Aim of the exercise: Locate each line in the entries below that contains the string "tree" and copy those lines. Treat uppercase and lowercase letters as different.

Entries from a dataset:

····················

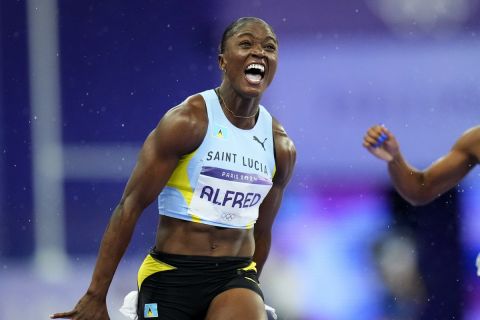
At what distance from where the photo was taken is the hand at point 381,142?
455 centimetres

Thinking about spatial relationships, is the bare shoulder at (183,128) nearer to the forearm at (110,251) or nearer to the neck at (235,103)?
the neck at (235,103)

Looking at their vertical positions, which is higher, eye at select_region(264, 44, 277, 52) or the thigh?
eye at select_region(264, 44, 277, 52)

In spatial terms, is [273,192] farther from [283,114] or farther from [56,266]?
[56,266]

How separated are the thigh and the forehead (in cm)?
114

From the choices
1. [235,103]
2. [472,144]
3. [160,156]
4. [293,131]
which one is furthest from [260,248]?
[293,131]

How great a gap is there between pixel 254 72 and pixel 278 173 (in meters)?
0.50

····················

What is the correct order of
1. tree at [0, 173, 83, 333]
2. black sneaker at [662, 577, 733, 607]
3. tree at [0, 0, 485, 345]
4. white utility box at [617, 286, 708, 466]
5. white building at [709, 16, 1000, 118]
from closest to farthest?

····················

Solution:
1. tree at [0, 173, 83, 333]
3. tree at [0, 0, 485, 345]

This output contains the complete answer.